### Seçilen Metin ###
Geekci Duyuru

Geekci Blog'u, Görevini 2013de Bırakmıştı Şimdi 01.06.2015 Tarihinde Geri Döndük!

2 Haziran 2015 Salı

DC’nin Devasa Olayı CONVERGENCE Hakkında Mutlaka Bilmeniz Gereken 5 Şey

DC’nin 2011 yılında geçmişe sünger çekelim ve yeni, taptaze bir başlangıç yapalım mantığıyla giriştiği The New 52, bana göre başarılı bir hamleydi. Crisis on Infinite Earths ile bölük pörçük olan evrenleri bir araya toplamışlardı toplamasına ama yine de bir süre sonra devamlılık sorunları yaşamaya başlamışlardı. Bu yenilenmenin sebebi hem okur çekmek, hem de var olan okurun takip etmesini kolaylaştırmak istemeleriydi kuşkusuz. İşin içinde bir de Warner Bros.’un ipleri eline alması ve Geoff Johns’u kreatif ekibin başına getirmek gibi birtakım yapısal değişikliklere gitmesi vardı. Böylelikle uzun zamandır süregelen ve iyiden iyiye dallanıp budaklanmış, sarpa sarmış yan öyküler, geçiş hamlesi Flashpoint ile sonlanmış, akabinde de düzenli olarak yayınlanmakta olan Action Comics ve Detective Comics gibi uzun soluklu seriler bile yenilenip tekrar başlamışlardı. Geçen 4 yılda satışlar iyi gitti gitmesine ama reaksiyon anlamında beklediklerini de bulamadılar çünkü çok etraflıca düşünülmemiş, alelacele bir atılımdı.
###
Yönerge: Seçilen metinde “DC’nin 2011 yılında geçmişe sünger çekelim” diye başlayan paragrafı, ana bilgilerini koruyarak madde madde yeniden yazın.
### Verilen Malzeme ###
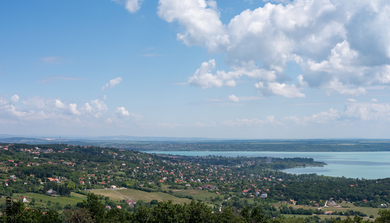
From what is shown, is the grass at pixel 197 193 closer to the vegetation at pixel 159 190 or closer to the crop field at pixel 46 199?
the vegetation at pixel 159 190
###
Görev Yanıtı:
- DC, 2011'de geçmişi silip yeni bir başlangıç yapmak amacıyla The New 52'yi başlattı. Yazıda bu, başarılı bir hamle olarak değerlendiriliyor.
- Crisis on Infinite Earths dağınık evrenleri bir araya getirmişti, ancak bir süre sonra devamlılık sorunları ortaya çıktı.
- Yenilenmenin amacı hem yeni okur çekmek hem de mevcut okurların takibini kolaylaştırmaktı.
- Warner Bros. ipleri eline aldı ve Geoff Johns'u kreatif ekibin başına getirmek gibi yapısal değişikliklere gitti.
- Karmaşıklaşmış yan öyküler Flashpoint geçişiyle sona erdi. Action Comics ve Detective Comics gibi uzun soluklu seriler bile yeniden başlatıldı.
- Geçen 4 yılda satışlar iyi gitti, fakat atılım alelacele yapıldığı için beklenen tepki alınamadı.